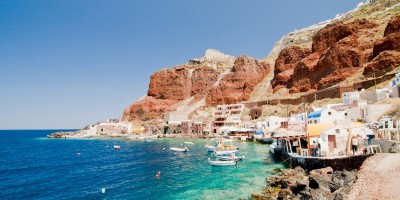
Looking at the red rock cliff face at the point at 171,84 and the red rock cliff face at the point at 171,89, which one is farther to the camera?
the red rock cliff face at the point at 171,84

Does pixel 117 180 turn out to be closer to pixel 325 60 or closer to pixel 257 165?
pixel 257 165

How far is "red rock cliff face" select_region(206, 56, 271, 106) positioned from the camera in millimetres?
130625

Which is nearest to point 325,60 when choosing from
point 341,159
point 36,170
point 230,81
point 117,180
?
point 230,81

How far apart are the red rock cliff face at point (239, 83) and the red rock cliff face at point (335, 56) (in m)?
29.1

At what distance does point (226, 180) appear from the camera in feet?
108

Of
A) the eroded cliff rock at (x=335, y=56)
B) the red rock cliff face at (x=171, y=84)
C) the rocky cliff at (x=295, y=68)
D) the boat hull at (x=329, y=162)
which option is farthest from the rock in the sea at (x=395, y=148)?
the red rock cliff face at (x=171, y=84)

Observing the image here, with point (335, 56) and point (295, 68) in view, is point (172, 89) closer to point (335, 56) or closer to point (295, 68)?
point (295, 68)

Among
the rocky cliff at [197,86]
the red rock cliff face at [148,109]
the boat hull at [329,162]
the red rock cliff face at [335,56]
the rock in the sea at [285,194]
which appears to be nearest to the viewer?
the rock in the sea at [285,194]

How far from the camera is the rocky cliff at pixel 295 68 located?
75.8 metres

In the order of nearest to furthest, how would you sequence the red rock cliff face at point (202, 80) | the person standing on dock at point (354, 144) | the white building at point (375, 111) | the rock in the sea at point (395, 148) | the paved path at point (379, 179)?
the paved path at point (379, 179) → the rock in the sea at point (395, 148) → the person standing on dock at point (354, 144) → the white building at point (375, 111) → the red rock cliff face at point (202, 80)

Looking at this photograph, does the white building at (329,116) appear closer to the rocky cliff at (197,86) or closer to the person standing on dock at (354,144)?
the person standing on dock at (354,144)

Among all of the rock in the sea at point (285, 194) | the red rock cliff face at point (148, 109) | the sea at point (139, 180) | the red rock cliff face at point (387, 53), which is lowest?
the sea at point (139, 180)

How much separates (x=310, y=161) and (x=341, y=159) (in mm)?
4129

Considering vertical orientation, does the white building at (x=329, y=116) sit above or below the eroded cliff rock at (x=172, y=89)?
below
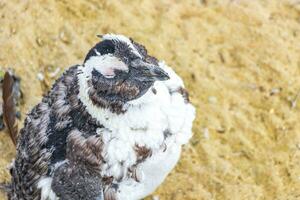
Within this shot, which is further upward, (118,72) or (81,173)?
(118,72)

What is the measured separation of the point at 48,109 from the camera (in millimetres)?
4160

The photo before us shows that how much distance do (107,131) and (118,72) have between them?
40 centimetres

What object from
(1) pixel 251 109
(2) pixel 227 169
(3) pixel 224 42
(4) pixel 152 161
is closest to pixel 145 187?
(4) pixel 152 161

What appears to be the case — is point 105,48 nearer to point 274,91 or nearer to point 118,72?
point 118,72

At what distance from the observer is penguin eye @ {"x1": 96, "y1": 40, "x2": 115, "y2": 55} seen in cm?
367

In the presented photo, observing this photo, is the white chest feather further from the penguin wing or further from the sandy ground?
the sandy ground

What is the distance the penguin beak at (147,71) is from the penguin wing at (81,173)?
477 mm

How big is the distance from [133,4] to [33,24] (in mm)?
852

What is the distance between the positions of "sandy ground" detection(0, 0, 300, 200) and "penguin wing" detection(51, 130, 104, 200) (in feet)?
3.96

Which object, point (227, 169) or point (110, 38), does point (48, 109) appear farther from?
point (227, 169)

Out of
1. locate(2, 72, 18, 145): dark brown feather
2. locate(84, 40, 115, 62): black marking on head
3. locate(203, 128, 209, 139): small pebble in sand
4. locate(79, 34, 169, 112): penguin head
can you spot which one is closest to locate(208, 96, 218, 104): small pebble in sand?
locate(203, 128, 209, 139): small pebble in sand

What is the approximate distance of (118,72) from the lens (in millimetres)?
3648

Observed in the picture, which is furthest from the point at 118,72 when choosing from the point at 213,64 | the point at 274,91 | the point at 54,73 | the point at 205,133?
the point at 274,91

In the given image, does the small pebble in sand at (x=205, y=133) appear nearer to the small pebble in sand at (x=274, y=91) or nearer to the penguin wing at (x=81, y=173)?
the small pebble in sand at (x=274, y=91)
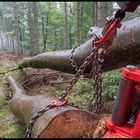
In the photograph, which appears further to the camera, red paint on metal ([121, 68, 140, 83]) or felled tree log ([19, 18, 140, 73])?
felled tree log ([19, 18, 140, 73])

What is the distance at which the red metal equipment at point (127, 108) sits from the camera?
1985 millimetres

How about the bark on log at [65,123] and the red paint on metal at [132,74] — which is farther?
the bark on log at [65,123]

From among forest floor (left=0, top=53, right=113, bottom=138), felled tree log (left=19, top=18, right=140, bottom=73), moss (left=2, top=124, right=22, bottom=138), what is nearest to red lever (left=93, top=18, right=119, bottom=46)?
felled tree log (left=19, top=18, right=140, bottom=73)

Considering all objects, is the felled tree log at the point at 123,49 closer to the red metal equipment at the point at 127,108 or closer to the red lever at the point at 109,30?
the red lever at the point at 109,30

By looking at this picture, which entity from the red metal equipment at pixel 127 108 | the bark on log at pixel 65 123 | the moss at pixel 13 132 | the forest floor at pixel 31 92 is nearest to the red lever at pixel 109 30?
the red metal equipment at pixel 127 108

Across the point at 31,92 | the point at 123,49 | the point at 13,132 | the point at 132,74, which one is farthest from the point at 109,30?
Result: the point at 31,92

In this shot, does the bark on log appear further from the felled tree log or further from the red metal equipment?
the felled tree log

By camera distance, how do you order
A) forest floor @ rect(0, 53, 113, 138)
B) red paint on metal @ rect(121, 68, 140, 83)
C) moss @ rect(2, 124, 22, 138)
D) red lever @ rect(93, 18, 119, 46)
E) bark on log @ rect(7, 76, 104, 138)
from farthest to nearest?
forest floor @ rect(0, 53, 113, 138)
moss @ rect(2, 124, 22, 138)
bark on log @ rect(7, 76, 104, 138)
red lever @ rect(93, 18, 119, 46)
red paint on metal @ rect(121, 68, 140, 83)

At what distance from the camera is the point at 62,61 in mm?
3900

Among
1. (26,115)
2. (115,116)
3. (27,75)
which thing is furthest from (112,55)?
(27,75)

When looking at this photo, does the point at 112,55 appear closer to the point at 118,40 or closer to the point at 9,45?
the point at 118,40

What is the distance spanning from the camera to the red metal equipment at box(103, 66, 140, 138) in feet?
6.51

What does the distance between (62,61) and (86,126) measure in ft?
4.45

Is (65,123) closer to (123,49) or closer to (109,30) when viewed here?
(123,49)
++++++++++++++++++++
• **Goal**
Copy all of the lines above word for word, leaving out the pictures.

• **Task solution**
Looking at the red rock cliff face at the point at 171,84 and the red rock cliff face at the point at 171,89, which one is farther to the camera?
the red rock cliff face at the point at 171,84

Does pixel 117 180 turn out to be closer to pixel 325 60 or closer to pixel 257 165?
pixel 257 165

How far is "red rock cliff face" select_region(206, 56, 271, 106) positioned from the camera in millimetres?
130625

Which is nearest to point 325,60 when choosing from
point 341,159
point 36,170
point 230,81
point 117,180
?
point 230,81

How far apart are the red rock cliff face at point (239, 83) and the red rock cliff face at point (335, 56) (in m)?
29.1

At what distance does point (226, 180) appear from the camera in feet?
108

Of
A) the eroded cliff rock at (x=335, y=56)
B) the red rock cliff face at (x=171, y=84)
C) the rocky cliff at (x=295, y=68)
D) the boat hull at (x=329, y=162)
which option is farthest from the rock in the sea at (x=395, y=148)?
the red rock cliff face at (x=171, y=84)

Observing the image here, with point (335, 56) and point (295, 68) in view, is point (172, 89) closer to point (335, 56) or closer to point (295, 68)?
point (295, 68)

Among
the rocky cliff at [197,86]
the red rock cliff face at [148,109]
the boat hull at [329,162]
the red rock cliff face at [335,56]
the rock in the sea at [285,194]
which appears to be nearest to the viewer?
the rock in the sea at [285,194]

How far from the camera is the rocky cliff at pixel 295 68 located?
75.8 metres

In the order of nearest to furthest, how would you sequence the red rock cliff face at point (202, 80) | the person standing on dock at point (354, 144) | the white building at point (375, 111) | the rock in the sea at point (395, 148) | the paved path at point (379, 179)?
the paved path at point (379, 179) → the rock in the sea at point (395, 148) → the person standing on dock at point (354, 144) → the white building at point (375, 111) → the red rock cliff face at point (202, 80)

Looking at this photograph, does the white building at (329,116) appear closer to the rocky cliff at (197,86) or closer to the person standing on dock at (354,144)?
the person standing on dock at (354,144)

Among all of the rock in the sea at point (285, 194) | the red rock cliff face at point (148, 109) | the sea at point (139, 180) | the red rock cliff face at point (387, 53), which is lowest?
the sea at point (139, 180)

How much separates (x=310, y=161) and (x=341, y=159) (in mm)?
4129

Considering vertical orientation, does the white building at (x=329, y=116) sit above or below the eroded cliff rock at (x=172, y=89)?
below
Within this shot, which is further upward, (118,72) or (81,173)?
(118,72)

What is the measured separation of the point at 48,109 from the camera (in millimetres)?
4160

The photo before us shows that how much distance do (107,131) and (118,72) have between them?
40 centimetres

What object from
(1) pixel 251 109
(2) pixel 227 169
(3) pixel 224 42
(4) pixel 152 161
is closest to pixel 145 187?
(4) pixel 152 161

What appears to be the case — is point 105,48 nearer to point 274,91 or nearer to point 118,72?
point 118,72

At what distance from the observer is penguin eye @ {"x1": 96, "y1": 40, "x2": 115, "y2": 55} seen in cm?
367

In the presented photo, observing this photo, is the white chest feather further from the penguin wing or further from the sandy ground?
the sandy ground

What is the distance the penguin beak at (147,71) is from the penguin wing at (81,173)?
477 mm

How big is the distance from [133,4] to [33,24] (in mm)?
852

What is the distance between the positions of "sandy ground" detection(0, 0, 300, 200) and "penguin wing" detection(51, 130, 104, 200) (in feet)?
3.96

Which object, point (227, 169) or point (110, 38), does point (48, 109) appear farther from?
point (227, 169)

Out of
1. locate(2, 72, 18, 145): dark brown feather
2. locate(84, 40, 115, 62): black marking on head
3. locate(203, 128, 209, 139): small pebble in sand
4. locate(79, 34, 169, 112): penguin head
can you spot which one is closest to locate(208, 96, 218, 104): small pebble in sand?
locate(203, 128, 209, 139): small pebble in sand

What is the approximate distance of (118,72) from the lens (in millimetres)?
3648

Observed in the picture, which is furthest from the point at 118,72 when choosing from the point at 213,64 | the point at 274,91 | the point at 54,73 | the point at 205,133?
the point at 274,91

In the given image, does the small pebble in sand at (x=205, y=133) appear nearer to the small pebble in sand at (x=274, y=91) or nearer to the penguin wing at (x=81, y=173)?
the small pebble in sand at (x=274, y=91)
In the photograph, which appears further to the camera, red paint on metal ([121, 68, 140, 83]) or felled tree log ([19, 18, 140, 73])?
felled tree log ([19, 18, 140, 73])

What is the distance at which the red metal equipment at point (127, 108) sits from the camera?
1985 millimetres

How about the bark on log at [65,123] and the red paint on metal at [132,74] — which is farther?
the bark on log at [65,123]

From among forest floor (left=0, top=53, right=113, bottom=138), felled tree log (left=19, top=18, right=140, bottom=73), moss (left=2, top=124, right=22, bottom=138), what is nearest to red lever (left=93, top=18, right=119, bottom=46)?
felled tree log (left=19, top=18, right=140, bottom=73)

Considering all objects, is the felled tree log at the point at 123,49 closer to the red metal equipment at the point at 127,108 or closer to the red lever at the point at 109,30?
the red lever at the point at 109,30

By looking at this picture, which entity from the red metal equipment at pixel 127 108 | the bark on log at pixel 65 123 | the moss at pixel 13 132 | the forest floor at pixel 31 92 is nearest to the red lever at pixel 109 30?
the red metal equipment at pixel 127 108

Across the point at 31,92 | the point at 123,49 | the point at 13,132 | the point at 132,74, which one is farthest from the point at 109,30?
Result: the point at 31,92

In this shot, does the bark on log appear further from the felled tree log or further from the red metal equipment?
the felled tree log

By camera distance, how do you order
A) forest floor @ rect(0, 53, 113, 138)
B) red paint on metal @ rect(121, 68, 140, 83)
C) moss @ rect(2, 124, 22, 138)
D) red lever @ rect(93, 18, 119, 46)
E) bark on log @ rect(7, 76, 104, 138)
from farthest to nearest?
forest floor @ rect(0, 53, 113, 138)
moss @ rect(2, 124, 22, 138)
bark on log @ rect(7, 76, 104, 138)
red lever @ rect(93, 18, 119, 46)
red paint on metal @ rect(121, 68, 140, 83)

At what distance from the camera is the point at 62,61 in mm?
3900

Among
1. (26,115)
2. (115,116)
3. (27,75)
which thing is furthest from (112,55)?
(27,75)

When looking at this photo, does the point at 112,55 appear closer to the point at 118,40 or closer to the point at 9,45?
the point at 118,40

What is the distance spanning from the camera to the red metal equipment at box(103, 66, 140, 138) in feet?
6.51

What does the distance between (62,61) and (86,126) measure in ft?
4.45

Is (65,123) closer to (123,49) or closer to (109,30) when viewed here?
(123,49)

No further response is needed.